#### VORLIEGENDER AUSZUG

Bild: Die Bibliothek: für viele wissenschaftlich Beschäftigte heute ein Ort z…
Berlin taz | Das Urteil von Jana Seppelt, Verdi-Landesfachbereichsleiterin
Bildung und Wissenschaft, nach der Sitzung des Wissenschaftsausschusses am
Montag war deutlich: „Die neue Koalition lässt sich von der LKRP
(Landeskonferenz der Rektoren und Präsidenten der Berliner Hochschulen;
Anm. d. Red.) an der Nase durch die Manege ziehen.“ Für Seppelt hatte sich
dies schon im Koalitionsvertrag abgezeichnet. Vor der Ausschusssitzung
hatte sie gemeinsam mit Vertreter*innen der Bildungsgewerkschaft GEW
und Beschäftigten der Berliner Hochschulen protestiert, ehe sie diesem
später als Zuhörerin beiwohnte.
Das Thema der Sitzung war die im neuen Koalitionsvertrag vorgesehene
Aussetzung des Paragraf 110, Absatz 6 des Berliner Hochschulgesetzes bis
April 2025. Der sollte eigentlich die prekären Beschäftigungsbedingungen
des sogenannten Mittelbaus verbessern – das war zumindest das Anliegen des
rot-rot-grünen Senats, als er das Gesetz 2021 beschloss. Der [1][Mittelbau
umfasst alle bereits promovierten wissenschaftlichen Beschäftigten der
Hochschulen], die noch keine Professur innehaben.
Als einzige Berufsgruppe in Deutschland dürfen sie aufgrund des
bundesweiten Wissenschaftszeitvertragsgesetztes (WissZeitVG) von den
Hochschulen immer wieder befristet angestellt werden, ohne Perspektive auf
Entfristung, außer im Rahmen einer sehr unwahrscheinlichen Professur. Und
schlimmer noch: Wer keine Professur erreicht, wird nach sechs Jahren mit
einem bundesweiten Berufsverbot belegt und muss sich entweder beruflich neu
orientieren oder ins Ausland gehen. Der neue Paragraf 110 sollte regeln,
dass Hochschulen ab Oktober dieses Jahres Perspektiven auf Dauerstellen für
ihre promovierten wissenschaftlichen Mitarbeiter*innen schaffen.
Die Gesetzesänderung sollte bundesweit Vorbildfunktion haben, wird nun
jedoch vom schwarz-roten Senat ausgebremst. Die öffentliche Anhörung, die
überhaupt erst auf Drängen von Linken und Grünen zustande kam, habe
gezeigt, [2][dass die guten Argumente gegen diese Aussetzung kein Gehör
fanden], so Seppelt. „Der neue Senat hat sich voll auf die Strategie der
Hochschulen eingelassen, die diese weitreichende Veränderung aussitzen
möchten“, so Seppelt.

########
#### BEREITGESTELLTES MATERIAL

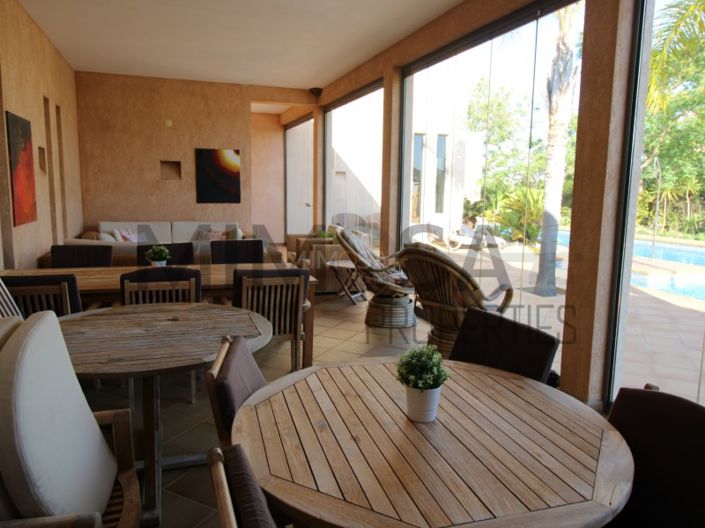 Image No.47-4 Bed House for sale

########

## [ERFORDERLICHE SCHRITTE]
(1) Nennen Sie den Zeitpunkt, bis zu dem Paragraf 110, Absatz 6 des Berliner Hochschulgesetzes laut dem Auszug über das Berliner Hochschulgesetz ausgesetzt werden soll.
(2) Entnehmen Sie dem Auszug über das Berliner Hochschulgesetz wörtlich die Stelle von „Als einzige Berufsgruppe“ bis „wissenschaftlichen Mitarbeiter*innen schaffen.“.
(3) Erklären Sie mithilfe des Auszugs über das Berliner Hochschulgesetz, warum sich promovierte wissenschaftliche Beschäftigte ohne Professur nach sechs Jahren beruflich neu orientieren oder ins Ausland gehen müssen.

## [ANTWORTEN ZU AUFGABEN]
(1) Bis April 2025.

(2)
Als einzige Berufsgruppe in Deutschland dürfen sie aufgrund des
bundesweiten Wissenschaftszeitvertragsgesetztes (WissZeitVG) von den
Hochschulen immer wieder befristet angestellt werden, ohne Perspektive auf
Entfristung, außer im Rahmen einer sehr unwahrscheinlichen Professur. Und
schlimmer noch: Wer keine Professur erreicht, wird nach sechs Jahren mit
einem bundesweiten Berufsverbot belegt und muss sich entweder beruflich neu
orientieren oder ins Ausland gehen. Der neue Paragraf 110 sollte regeln,
dass Hochschulen ab Oktober dieses Jahres Perspektiven auf Dauerstellen für
ihre promovierten wissenschaftlichen Mitarbeiter*innen schaffen.

(3) Wer keine Professur erreicht, wird nach sechs Jahren mit einem bundesweiten Berufsverbot belegt. Deshalb bleibt diesen Beschäftigten nur eine berufliche Neuorientierung oder der Gang ins Ausland.